— А еще это идеальный объект для террористических актов и диверсионных действий, — проговорил Бриг.
Он произнес это негромко, но услышали его все. Вадим Иннокентьевич возмущенно округлил глаза, не понимая, как можно озвучивать такую крамольную мысль. Тол и Мираж неодобрительно покачали головами, но возражать командиру не стали.
Завод и в самом деле был идеальным местом для совершения всевозможных диверсий. Он располагался вдали от жилых объектов, имел минимальное количество внешней и внутренней охраны. Здесь была возведена пара сотен строений, каждое из которых имело свои потайные уголки.
— Далеко еще до места? — спросил Целик, чтобы избавить всех от неловкости.
— Практически приехали, — сказал Вадим Иннокентьевич и перевел взгляд на снайпера.
Жизнерадостный характер начальника финансовой службы мигом взял верх.

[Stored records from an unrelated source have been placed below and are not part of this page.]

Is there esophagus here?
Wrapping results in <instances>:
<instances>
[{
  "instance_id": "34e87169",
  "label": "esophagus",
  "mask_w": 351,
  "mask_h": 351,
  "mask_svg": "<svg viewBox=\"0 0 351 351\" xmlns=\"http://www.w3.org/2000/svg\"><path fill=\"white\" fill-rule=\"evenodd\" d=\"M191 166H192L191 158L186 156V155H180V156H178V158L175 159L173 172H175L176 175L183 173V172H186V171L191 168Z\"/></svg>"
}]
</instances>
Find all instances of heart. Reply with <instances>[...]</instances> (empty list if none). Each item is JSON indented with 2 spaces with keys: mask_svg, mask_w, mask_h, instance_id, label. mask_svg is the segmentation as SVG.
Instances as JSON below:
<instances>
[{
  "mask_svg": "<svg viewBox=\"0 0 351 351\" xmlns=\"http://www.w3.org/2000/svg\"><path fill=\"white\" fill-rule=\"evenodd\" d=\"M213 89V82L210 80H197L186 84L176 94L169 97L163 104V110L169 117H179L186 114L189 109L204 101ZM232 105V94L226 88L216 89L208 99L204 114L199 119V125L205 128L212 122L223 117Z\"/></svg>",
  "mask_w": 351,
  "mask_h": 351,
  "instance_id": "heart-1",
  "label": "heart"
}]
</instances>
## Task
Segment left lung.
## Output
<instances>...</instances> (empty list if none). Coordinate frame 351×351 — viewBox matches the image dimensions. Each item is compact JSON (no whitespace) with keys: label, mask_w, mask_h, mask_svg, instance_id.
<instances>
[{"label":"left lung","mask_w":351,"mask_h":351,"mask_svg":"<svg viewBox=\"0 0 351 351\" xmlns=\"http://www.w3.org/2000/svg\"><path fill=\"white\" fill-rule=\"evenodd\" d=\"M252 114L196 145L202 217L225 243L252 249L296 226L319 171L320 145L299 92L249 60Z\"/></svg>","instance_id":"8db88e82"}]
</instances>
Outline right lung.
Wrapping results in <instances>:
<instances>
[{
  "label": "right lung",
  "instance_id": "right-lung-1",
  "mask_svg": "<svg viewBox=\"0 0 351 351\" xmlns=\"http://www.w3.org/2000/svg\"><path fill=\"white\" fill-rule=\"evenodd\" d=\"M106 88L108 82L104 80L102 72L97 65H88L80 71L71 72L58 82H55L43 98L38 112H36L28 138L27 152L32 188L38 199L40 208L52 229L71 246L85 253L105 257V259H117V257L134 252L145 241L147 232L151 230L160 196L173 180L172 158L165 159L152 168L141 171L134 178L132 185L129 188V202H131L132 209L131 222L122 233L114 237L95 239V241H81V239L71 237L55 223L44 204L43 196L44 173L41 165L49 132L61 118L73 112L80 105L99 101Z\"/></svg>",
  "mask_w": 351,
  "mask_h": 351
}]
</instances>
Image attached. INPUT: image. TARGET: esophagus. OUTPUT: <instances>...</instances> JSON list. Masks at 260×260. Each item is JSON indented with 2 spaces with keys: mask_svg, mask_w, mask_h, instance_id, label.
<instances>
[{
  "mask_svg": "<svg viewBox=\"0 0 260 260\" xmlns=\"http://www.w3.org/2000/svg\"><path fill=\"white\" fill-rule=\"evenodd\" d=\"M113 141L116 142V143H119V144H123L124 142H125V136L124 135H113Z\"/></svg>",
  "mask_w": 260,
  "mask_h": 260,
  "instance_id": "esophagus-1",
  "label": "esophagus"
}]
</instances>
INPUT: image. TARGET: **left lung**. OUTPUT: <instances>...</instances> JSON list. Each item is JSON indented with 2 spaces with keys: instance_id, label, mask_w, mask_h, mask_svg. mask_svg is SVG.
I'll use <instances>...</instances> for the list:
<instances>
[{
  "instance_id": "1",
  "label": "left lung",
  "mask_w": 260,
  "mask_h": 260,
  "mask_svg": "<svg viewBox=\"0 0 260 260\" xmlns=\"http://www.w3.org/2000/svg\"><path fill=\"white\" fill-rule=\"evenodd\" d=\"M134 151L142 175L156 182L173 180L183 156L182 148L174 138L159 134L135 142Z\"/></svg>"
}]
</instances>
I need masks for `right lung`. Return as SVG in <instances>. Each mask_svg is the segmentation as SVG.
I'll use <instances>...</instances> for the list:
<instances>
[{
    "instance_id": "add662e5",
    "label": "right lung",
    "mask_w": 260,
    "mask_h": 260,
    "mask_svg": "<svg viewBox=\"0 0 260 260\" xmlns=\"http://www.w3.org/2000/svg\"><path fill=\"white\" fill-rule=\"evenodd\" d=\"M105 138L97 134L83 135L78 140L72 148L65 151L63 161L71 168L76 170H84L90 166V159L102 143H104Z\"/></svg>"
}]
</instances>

Он принялся вываливать информацию о своем любимом детище на голову Целика:
— Через пару километров будет ответвление дороги. Она ведет к пятой и седьмой площадкам. Туда мы сегодня не поедем, они еще не запущены. Наша платформа чуть в стороне. А вот и поворот на пятую. Теперь уже совсем рядом. Этот куст самый отдаленный. Трубопровод от него тянется более чем на пятьдесят километров, но это только если непосредственно до танкеров измерять. Вы еще не видели наши газовозы? Настоящие красавцы! Вам известно, что их у нас уже два? Да-да, так и есть. Жаль, конечно, что в сложившихся обстоятельствах у нас нет времени на полномасштабную экскурсию по всем объектам. Уверен, после такой прогулки вы влюбились бы в это место. Точно так же, как я и все люди, которые работают над этим грандиозным проектом.
Вездеход резко затормозил, отчего спецназовцы едва не посыпались со своих мест.
— Что за черт? — резко осведомился Тол. — Эй, шеф, в чем дело? Ты дорогу забыл?
— Я не при делах, — огрызнулся водитель. — На дороге стоит настоящий заградотряд. Дальше не пускают.
— Не беспокойтесь, товарищ майор, — поспешил вмешаться Бойко. — Я сейчас все улажу.
Он выскочил из машины и рысцой припустил к цепочке людей, расположившихся по центру дороги. От вездехода их отделял ровный ряд старых автомобильных покрышек, разложенных поперек дороги. Спецназовцы видели, как финансовый директор добежал до заградительной линии. Там он переговорил с рослым мужиком, видимо, командующим здесь парадом, и засеменил обратно.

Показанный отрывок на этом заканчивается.